***** DATASET EXTRACT *****

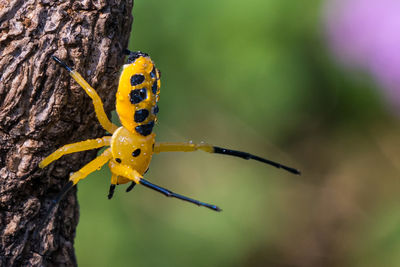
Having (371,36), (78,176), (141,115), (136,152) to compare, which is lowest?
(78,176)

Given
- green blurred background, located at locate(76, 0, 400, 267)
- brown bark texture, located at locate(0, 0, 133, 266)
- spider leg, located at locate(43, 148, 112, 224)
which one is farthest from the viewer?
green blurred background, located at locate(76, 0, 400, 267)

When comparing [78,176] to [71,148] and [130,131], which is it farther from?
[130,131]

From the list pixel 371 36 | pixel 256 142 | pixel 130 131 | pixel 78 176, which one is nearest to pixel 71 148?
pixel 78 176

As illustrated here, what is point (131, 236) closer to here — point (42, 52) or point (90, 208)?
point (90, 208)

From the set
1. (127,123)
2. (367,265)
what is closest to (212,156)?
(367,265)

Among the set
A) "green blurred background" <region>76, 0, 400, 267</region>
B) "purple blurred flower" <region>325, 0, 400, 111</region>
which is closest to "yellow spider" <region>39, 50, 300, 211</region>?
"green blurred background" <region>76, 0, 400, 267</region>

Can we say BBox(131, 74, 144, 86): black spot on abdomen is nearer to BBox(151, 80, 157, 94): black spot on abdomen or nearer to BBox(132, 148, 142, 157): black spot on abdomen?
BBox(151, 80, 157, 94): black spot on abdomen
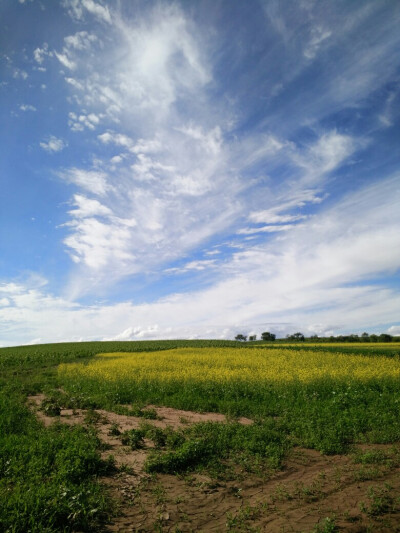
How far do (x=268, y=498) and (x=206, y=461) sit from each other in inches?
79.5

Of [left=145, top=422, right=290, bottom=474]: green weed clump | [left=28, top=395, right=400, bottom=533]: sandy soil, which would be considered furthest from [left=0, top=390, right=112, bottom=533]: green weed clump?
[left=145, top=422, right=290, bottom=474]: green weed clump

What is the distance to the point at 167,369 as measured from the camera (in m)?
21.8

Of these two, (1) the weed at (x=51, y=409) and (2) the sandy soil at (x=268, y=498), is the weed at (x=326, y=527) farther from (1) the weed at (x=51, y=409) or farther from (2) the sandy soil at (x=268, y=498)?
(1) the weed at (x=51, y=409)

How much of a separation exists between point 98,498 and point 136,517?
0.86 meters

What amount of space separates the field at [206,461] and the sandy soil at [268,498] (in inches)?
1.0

*****
***** DATASET EXTRACT *****

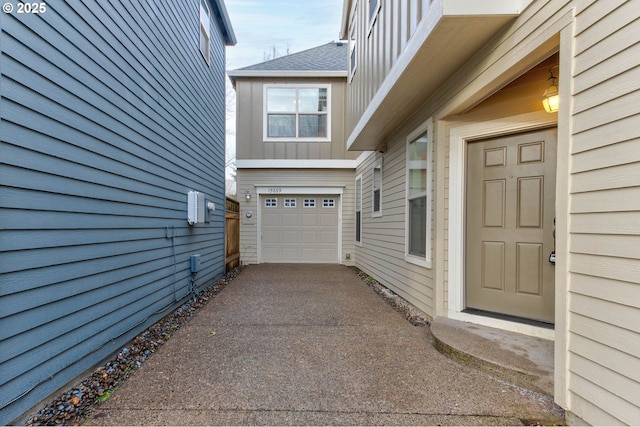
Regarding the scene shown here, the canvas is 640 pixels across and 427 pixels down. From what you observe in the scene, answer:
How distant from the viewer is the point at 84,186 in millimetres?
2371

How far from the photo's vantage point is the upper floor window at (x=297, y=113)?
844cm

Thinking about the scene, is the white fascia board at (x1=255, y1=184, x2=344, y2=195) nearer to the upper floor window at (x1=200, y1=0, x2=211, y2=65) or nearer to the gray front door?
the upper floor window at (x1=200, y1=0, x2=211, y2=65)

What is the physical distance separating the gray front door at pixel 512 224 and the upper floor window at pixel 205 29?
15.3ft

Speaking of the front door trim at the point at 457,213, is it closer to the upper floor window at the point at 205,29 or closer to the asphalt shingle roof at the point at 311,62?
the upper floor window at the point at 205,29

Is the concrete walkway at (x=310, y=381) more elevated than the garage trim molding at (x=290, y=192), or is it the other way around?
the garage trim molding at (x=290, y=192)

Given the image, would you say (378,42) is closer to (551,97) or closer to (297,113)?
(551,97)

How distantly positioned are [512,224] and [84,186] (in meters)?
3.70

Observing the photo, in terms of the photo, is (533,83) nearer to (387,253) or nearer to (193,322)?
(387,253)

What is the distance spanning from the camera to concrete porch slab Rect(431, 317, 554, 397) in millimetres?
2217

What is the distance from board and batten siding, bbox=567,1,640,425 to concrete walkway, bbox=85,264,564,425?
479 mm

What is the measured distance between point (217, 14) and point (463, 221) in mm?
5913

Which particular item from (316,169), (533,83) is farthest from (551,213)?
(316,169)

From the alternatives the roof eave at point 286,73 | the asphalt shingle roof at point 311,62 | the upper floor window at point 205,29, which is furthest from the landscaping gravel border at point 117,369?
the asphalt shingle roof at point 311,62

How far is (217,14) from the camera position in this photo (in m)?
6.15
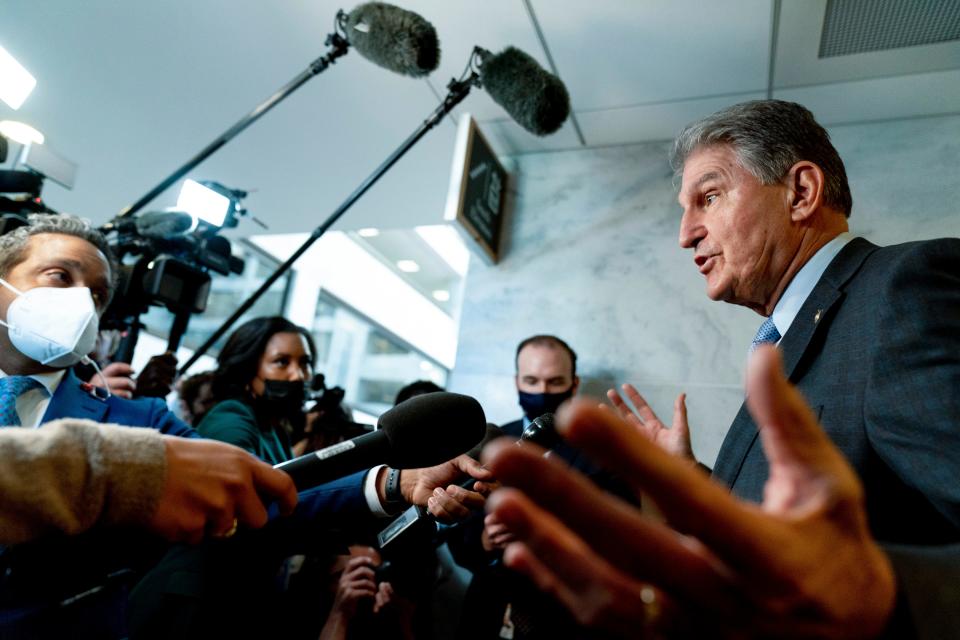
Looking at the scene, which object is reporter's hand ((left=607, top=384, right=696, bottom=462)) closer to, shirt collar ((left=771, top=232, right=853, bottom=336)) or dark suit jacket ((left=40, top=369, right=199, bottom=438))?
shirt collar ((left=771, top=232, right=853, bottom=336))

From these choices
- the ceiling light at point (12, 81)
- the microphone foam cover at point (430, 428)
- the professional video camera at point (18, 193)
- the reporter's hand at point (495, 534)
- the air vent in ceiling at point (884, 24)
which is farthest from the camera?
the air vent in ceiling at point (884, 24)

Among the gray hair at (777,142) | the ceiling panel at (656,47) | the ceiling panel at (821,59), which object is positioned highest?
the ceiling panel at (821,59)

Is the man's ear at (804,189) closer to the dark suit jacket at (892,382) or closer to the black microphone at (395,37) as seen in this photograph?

*****

WHAT IS NEEDED.
Repeat the lines from the line with "From the alternatives" up to and including the line with "Is the man's", leaving out the pictures.

ANSWER TO THE TASK.
From the alternatives the roof eave at point 286,73 | the asphalt shingle roof at point 311,62 | the upper floor window at point 205,29, which is furthest from the landscaping gravel border at point 117,369?
the asphalt shingle roof at point 311,62

How far is (217,14) from the camera position in this photo (in m)?
6.15
Looking at the scene, which object is reporter's hand ((left=607, top=384, right=696, bottom=462)) closer to, shirt collar ((left=771, top=232, right=853, bottom=336)) or dark suit jacket ((left=40, top=369, right=199, bottom=438))?
shirt collar ((left=771, top=232, right=853, bottom=336))

From these choices
- the ceiling light at point (12, 81)
- the microphone foam cover at point (430, 428)
- the professional video camera at point (18, 193)
- the reporter's hand at point (495, 534)
- the air vent in ceiling at point (884, 24)
which is farthest from the camera?
the air vent in ceiling at point (884, 24)

Among the gray hair at (777,142) | the ceiling panel at (656,47) | the ceiling panel at (821,59), which object is positioned highest?
the ceiling panel at (821,59)

Is the man's ear at (804,189) closer to the dark suit jacket at (892,382) or closer to the black microphone at (395,37) as seen in this photograph?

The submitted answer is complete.